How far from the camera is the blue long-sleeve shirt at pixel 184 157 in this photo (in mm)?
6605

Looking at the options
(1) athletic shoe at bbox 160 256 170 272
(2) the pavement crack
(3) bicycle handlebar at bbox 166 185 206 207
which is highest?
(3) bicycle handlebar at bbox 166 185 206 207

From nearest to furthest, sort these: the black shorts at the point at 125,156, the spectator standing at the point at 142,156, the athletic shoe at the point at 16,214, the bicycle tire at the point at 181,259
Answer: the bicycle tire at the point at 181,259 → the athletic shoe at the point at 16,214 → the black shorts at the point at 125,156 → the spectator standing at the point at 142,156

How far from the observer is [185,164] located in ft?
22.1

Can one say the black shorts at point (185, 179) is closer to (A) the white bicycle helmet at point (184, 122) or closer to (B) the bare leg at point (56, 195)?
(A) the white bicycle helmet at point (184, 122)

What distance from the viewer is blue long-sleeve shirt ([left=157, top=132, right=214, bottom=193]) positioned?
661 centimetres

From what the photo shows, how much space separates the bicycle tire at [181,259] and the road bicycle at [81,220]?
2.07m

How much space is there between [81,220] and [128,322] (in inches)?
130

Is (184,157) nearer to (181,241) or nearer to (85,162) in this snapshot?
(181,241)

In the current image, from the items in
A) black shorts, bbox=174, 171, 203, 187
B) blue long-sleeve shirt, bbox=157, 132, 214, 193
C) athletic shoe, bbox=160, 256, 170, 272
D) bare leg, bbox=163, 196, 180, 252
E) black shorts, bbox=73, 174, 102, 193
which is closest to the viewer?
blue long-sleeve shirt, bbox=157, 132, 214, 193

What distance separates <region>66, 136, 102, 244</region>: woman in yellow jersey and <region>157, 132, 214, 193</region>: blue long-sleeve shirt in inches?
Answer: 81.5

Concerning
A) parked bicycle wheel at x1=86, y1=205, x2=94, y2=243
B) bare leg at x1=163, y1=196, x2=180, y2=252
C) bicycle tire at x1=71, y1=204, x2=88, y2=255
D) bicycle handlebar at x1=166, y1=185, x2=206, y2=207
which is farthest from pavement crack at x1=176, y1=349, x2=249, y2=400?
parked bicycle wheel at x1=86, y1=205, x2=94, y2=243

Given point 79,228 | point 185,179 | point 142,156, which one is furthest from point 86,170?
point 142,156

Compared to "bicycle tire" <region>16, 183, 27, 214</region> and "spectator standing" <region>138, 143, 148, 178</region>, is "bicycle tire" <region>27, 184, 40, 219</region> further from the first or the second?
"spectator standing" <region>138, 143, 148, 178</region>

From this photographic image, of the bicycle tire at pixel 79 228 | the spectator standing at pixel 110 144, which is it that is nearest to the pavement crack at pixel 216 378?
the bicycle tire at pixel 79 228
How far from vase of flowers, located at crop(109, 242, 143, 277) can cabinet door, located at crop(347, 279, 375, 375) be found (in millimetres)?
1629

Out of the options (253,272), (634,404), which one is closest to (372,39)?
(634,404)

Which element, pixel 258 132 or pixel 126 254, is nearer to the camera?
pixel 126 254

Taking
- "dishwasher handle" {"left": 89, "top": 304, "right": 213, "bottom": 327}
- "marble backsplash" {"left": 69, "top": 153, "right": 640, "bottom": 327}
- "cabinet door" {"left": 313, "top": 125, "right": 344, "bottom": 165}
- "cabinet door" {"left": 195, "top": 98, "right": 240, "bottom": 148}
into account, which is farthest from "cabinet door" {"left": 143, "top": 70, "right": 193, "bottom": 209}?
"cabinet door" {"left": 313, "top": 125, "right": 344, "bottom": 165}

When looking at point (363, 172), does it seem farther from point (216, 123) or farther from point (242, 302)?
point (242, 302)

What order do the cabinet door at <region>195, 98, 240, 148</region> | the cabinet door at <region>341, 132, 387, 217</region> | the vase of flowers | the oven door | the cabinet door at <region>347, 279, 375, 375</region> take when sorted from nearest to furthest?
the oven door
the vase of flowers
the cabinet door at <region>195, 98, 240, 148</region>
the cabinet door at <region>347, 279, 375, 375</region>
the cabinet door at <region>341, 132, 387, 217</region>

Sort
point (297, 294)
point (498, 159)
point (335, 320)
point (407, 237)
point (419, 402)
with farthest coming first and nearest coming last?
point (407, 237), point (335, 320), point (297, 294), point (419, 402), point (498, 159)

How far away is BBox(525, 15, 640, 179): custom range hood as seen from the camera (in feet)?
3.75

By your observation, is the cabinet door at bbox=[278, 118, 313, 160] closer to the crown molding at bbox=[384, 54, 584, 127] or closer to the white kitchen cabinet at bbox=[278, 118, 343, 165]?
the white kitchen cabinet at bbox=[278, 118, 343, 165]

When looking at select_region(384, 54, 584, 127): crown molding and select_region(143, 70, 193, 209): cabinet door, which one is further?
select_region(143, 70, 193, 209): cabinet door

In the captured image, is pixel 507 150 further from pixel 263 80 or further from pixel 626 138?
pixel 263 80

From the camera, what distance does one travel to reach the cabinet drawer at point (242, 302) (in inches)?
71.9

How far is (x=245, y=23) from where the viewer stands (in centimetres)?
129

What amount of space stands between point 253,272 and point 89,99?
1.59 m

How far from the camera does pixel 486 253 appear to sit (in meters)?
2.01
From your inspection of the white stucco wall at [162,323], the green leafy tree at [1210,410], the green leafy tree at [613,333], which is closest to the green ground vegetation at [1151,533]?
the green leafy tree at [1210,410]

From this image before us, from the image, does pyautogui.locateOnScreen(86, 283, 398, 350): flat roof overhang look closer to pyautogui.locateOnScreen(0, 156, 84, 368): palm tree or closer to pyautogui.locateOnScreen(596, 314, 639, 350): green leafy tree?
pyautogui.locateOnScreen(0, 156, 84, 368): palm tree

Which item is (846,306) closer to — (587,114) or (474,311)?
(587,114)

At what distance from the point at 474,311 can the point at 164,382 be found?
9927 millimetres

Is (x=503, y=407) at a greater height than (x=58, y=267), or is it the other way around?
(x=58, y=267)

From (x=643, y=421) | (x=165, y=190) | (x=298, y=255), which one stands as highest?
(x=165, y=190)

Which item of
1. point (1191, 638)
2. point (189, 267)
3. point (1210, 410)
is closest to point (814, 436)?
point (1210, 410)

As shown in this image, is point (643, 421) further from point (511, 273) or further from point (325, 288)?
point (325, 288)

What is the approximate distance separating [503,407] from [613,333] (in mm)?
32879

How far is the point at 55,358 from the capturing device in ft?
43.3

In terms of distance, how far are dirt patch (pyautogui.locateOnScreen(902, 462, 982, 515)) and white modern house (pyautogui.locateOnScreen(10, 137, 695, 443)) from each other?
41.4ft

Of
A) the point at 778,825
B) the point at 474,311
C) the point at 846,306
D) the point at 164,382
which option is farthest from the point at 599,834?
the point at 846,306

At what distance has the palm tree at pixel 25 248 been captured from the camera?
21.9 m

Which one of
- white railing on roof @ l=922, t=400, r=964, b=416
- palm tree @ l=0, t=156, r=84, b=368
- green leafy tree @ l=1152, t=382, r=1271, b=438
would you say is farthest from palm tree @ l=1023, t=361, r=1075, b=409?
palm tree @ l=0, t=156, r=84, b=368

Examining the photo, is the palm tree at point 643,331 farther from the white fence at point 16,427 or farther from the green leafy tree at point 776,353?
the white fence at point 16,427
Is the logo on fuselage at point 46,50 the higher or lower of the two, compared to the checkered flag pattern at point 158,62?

▶ AIM
Reproduce verbatim the lines from the one containing "Which one of" through the end of the entries, both ends included.

▶ ANSWER TO THIS TASK
Which one of
- white railing on roof @ l=922, t=400, r=964, b=416
- palm tree @ l=0, t=156, r=84, b=368
- green leafy tree @ l=1152, t=382, r=1271, b=438
would you say is farthest from palm tree @ l=1023, t=361, r=1075, b=409?
palm tree @ l=0, t=156, r=84, b=368

Examining the photo, is the palm tree at point 643,331 farther from the white fence at point 16,427 or farther from the green leafy tree at point 776,353?
the white fence at point 16,427
Is the logo on fuselage at point 46,50 the higher or lower of the two, compared to the checkered flag pattern at point 158,62?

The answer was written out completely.